Dr Magda Osman, Senior Lecturer in Experimental Cognitive Psychology explores the research behind behavioural economics and looks at its relationship with advertising
Following the publication of Richard Thaler and Cass Sunstein’s persuasive book “Nudge”, nudges have become a popular tool in many fields from tax collection to public health and not least among advertisers, but a thorough review of existing research suggests that the evidence that the concept is based on flimsy evidence at best.
Nudge is all around us now, encouraging us to improve our health through fitness trackers, reduce our fuel consumption through energy monitors, discouraging theft through pictures of police officers and reminding us to pay fines through text messages. There’s a common misunderstanding about what a nudge actually is, to the point that virtually anything can count as a nudge. Nudges aren’t designed to build on our competencies – they operate to correct failings in self-control. Nudges also aren’t designed to make us consume things that are bad for our personal health and wellbeing, this is key.
The idea goes something like this - changing the way information in a decision-making situation is presented makes particular lifestyle option more attractive or easier to choose but without changing the underlying pricing structure. That is, nudges don’t coerce people into going for a better lifestyle option because there is a better financial incentive or disincentive behind it, or even some other ‘reward’. Instead they’re designed to work with the way we make decisions based solely on the attractiveness of the option on information grounds. Nudges are built on a prevalent theory in psychology; that people make decisions on the basis of two systems of thought - one conscious and the other unconscious - and that these systems are often in conflict.
For instance, while people consciously know that cigarettes are bad for them, and the warnings on the packets disgust them, they don’t tell them anything they didn’t already know, so they continue to smoke because their unconscious is strongly urging them to. The difficulty in changing behaviour like this is that people aren’t aware, or can’t control the underlying, unconscious urges.
The apparent elegance of nudge is to build on psychological research that provides insights into how these unconscious processes work and how they can be re-directed. Advertising has often worked on similar principles that are designed to attract attention towards a product by triggering unconscious mechanisms. Campaigns commonly target people’s emotional and social experiences – which are thought to have an unconscious basis to them. In addition, campaigns are concerned with what people value as a means to encourage them to habitually consume a particular product.

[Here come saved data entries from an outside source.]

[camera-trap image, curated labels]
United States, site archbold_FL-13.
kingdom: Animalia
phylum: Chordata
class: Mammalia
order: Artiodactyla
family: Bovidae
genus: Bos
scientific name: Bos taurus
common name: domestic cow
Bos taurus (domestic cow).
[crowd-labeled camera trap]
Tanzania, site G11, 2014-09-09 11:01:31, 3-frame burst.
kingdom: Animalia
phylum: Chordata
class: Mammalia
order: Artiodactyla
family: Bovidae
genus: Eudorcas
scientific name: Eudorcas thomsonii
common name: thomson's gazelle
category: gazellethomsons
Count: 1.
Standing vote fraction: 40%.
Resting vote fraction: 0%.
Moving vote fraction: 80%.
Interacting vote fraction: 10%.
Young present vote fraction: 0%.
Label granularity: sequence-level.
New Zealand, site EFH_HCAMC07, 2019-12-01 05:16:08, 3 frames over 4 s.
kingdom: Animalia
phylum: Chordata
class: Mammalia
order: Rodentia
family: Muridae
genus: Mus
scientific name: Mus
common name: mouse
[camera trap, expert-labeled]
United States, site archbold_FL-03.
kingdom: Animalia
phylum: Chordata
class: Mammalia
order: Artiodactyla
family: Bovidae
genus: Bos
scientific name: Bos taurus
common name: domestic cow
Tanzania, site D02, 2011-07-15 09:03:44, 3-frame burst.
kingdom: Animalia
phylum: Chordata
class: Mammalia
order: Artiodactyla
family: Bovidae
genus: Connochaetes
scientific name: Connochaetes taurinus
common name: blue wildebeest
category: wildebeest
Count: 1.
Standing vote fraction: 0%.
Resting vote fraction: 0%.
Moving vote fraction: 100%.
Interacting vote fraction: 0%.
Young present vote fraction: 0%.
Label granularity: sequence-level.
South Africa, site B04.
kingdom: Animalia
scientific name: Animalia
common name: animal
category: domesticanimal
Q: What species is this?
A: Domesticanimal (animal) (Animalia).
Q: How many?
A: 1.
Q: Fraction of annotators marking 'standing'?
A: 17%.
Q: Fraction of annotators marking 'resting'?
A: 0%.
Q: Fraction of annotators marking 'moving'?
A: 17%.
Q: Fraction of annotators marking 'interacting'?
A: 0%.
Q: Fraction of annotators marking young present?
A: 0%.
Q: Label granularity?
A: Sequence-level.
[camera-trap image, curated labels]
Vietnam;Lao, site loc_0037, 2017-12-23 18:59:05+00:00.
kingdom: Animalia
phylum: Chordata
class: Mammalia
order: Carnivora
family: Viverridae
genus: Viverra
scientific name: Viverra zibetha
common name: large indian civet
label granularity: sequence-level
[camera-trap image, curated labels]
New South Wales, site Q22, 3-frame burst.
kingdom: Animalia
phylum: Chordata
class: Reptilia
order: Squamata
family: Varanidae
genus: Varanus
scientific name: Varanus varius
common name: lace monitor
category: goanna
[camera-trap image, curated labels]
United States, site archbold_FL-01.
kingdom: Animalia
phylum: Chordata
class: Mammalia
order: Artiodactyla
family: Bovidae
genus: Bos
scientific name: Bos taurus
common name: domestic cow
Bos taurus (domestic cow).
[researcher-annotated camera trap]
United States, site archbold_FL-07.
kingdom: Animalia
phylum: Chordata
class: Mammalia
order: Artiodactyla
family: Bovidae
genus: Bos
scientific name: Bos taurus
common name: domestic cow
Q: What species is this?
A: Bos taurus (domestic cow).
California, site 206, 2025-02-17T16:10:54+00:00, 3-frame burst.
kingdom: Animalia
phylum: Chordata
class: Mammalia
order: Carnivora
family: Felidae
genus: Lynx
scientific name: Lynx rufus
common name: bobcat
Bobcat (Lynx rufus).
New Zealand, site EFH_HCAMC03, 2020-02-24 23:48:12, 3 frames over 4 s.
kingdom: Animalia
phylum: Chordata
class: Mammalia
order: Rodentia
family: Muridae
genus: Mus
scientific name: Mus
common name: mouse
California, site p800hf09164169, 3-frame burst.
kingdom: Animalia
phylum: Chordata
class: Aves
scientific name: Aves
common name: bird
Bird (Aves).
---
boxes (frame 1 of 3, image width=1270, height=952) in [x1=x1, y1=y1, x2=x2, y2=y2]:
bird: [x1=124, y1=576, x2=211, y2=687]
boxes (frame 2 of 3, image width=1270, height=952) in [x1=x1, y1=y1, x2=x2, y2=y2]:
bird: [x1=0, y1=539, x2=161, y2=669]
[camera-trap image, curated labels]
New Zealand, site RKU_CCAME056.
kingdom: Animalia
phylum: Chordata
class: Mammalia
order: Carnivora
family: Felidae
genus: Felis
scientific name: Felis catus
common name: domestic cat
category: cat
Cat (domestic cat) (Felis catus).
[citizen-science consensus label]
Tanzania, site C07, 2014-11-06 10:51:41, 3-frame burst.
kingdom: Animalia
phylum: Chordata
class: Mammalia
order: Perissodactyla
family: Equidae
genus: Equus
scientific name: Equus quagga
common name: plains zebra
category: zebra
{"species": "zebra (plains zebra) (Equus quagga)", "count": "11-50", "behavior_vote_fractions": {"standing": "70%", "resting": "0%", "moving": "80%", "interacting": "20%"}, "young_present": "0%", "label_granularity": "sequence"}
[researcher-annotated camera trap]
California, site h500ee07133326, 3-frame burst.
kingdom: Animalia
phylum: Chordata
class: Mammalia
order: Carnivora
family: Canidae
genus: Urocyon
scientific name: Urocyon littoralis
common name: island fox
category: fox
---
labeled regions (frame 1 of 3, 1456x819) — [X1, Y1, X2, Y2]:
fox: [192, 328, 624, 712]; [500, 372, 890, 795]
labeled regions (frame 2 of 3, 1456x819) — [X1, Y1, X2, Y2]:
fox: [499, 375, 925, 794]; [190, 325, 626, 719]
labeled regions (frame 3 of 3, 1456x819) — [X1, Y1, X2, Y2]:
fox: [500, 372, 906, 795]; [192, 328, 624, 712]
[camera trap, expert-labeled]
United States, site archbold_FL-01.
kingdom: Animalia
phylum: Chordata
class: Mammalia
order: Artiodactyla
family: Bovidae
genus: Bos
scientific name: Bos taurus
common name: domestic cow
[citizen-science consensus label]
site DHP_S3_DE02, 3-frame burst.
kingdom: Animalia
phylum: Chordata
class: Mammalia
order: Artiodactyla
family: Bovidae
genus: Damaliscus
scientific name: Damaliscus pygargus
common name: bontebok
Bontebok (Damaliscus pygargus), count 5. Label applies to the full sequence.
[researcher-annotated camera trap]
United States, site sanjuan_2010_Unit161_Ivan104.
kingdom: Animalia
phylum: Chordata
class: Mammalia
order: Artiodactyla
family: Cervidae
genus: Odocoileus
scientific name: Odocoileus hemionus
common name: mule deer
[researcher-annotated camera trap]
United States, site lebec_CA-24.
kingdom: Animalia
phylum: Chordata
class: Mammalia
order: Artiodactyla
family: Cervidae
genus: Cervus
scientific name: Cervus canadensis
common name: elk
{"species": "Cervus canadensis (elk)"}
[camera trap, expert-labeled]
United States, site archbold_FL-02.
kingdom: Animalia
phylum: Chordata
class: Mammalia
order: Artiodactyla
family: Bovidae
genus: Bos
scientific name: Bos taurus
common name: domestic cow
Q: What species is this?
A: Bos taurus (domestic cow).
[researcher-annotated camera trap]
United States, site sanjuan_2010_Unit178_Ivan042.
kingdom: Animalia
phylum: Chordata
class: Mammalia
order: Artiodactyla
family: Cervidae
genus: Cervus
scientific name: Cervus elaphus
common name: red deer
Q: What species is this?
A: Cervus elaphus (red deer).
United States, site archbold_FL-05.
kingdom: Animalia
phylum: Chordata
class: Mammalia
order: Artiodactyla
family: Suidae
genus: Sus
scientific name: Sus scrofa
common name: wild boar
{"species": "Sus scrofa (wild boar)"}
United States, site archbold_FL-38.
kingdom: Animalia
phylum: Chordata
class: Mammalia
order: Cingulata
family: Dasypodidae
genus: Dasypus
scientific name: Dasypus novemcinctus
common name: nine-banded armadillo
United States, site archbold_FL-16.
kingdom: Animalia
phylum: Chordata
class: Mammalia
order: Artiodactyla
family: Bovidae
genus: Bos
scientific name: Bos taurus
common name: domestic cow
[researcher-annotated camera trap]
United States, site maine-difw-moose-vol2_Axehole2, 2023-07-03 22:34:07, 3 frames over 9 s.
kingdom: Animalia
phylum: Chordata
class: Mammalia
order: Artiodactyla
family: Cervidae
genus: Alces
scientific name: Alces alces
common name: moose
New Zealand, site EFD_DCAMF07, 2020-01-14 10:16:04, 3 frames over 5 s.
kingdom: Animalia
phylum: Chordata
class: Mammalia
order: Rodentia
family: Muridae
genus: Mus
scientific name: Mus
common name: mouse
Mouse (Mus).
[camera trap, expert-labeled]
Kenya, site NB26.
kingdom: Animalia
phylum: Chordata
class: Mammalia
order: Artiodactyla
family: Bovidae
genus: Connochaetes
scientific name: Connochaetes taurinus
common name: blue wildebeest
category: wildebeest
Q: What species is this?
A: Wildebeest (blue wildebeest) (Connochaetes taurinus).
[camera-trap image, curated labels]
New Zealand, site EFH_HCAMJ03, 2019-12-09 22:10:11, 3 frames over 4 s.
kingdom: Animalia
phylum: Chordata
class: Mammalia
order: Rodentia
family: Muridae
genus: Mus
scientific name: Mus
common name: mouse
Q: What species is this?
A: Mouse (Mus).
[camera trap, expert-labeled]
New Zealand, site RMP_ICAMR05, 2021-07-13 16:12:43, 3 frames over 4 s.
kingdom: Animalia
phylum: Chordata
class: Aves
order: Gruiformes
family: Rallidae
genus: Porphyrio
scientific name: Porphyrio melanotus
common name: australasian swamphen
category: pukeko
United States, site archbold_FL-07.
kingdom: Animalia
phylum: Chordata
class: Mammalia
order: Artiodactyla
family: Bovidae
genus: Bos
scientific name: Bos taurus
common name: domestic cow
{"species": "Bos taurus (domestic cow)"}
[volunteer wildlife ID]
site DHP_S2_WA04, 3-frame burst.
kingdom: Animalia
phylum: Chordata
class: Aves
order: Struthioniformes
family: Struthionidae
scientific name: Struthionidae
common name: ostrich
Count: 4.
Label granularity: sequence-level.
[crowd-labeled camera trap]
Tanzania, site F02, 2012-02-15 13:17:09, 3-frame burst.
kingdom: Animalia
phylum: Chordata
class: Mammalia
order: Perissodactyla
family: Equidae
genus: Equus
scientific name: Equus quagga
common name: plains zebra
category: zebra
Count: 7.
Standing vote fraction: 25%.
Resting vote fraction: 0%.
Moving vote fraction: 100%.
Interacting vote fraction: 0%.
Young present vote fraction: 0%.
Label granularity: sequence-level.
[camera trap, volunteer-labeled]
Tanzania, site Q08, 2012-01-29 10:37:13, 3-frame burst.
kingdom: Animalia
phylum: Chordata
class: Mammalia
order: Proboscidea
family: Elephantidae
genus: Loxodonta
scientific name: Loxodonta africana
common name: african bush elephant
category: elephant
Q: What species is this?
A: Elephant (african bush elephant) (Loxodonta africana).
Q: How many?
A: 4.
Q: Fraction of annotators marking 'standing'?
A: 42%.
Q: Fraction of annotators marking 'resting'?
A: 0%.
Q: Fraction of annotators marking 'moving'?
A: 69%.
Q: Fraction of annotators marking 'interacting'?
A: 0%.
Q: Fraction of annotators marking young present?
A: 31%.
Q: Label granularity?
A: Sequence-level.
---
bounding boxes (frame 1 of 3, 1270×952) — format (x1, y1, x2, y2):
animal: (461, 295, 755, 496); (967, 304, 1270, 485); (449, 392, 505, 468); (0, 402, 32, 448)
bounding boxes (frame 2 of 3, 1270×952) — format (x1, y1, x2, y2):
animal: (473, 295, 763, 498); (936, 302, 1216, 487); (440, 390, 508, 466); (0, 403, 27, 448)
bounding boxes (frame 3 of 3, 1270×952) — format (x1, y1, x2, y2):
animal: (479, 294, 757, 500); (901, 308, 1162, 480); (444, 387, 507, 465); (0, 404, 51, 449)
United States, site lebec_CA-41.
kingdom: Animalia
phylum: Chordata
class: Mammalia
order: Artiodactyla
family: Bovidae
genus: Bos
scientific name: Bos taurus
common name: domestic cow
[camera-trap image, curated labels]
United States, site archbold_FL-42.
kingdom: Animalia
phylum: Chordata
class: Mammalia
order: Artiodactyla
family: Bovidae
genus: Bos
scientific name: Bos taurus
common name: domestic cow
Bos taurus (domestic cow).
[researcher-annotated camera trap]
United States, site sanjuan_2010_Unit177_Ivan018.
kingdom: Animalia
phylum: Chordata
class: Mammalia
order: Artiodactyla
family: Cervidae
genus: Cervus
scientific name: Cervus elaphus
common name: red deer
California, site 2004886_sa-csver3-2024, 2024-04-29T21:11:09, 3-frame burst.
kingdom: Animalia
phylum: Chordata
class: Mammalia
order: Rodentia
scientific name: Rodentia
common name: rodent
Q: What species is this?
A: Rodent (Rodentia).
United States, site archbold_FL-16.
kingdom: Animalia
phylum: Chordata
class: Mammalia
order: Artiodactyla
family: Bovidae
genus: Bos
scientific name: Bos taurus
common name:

The attraction of nudge theory to advertisers is obvious, as it seems to back up what practitioners have believed for years, and so it has been widely championed in the industry. However, much of the empirical evidence that appears to show nudges works is unreliable and there have been substantial failures to replicate findings showing that nudges work. It suffers from the same issues that psychology faces in general when it comes to establishing unconscious processes, and the current debate that has been raging in psychology on the grounds that empirical evidence is unreliable is most prominent with regards to demonstrations of the unconscious. This puts doubt to the strength of the claim that our choices, good or bad, are fundamentally the result of unconscious processes.
Advances in understanding of the way we make decisions, including work from my own laboratory and what I discuss in my recent book “Future-minded”, would suggest two things that are helpful here. First, emotions are not separate from cognition, that is to say, emotions underpin every aspect of the decision-making process, and that there is no decision we make that is free from emotions. This is because emotions are appraisals; they signal the good and bad aspects of any decision-making situation at the point of planning the choice, implementing the choice, and evaluating the choice made. Therefore assuming that people make either rational decisions, or emotional decisions is a false dichotomy. So in order to better understand the consumer, it is better to consider how emotions are implicated in every aspect of the decision-making process, making the emotional experience a coherent one throughout.
The second insight is that the decision-making process is a dynamic one, and the values people assign to options early on, during, and after a decision is made will differ. So, in order to more effectively target consumers, advertisers must focus on making the consumer experience a coherent one to minimize the changes that occur at each stage. This means aligning what the consumer cares about when they are about to make a choice, when they actually make the choice, and when they think over the choice they made when faced with making it again in the future. Simply trusting that people can be nudged by small unconscious decisions is not enough to change and sustain consumer behaviour over time, which would be the gold standard of any effective advertising campaign.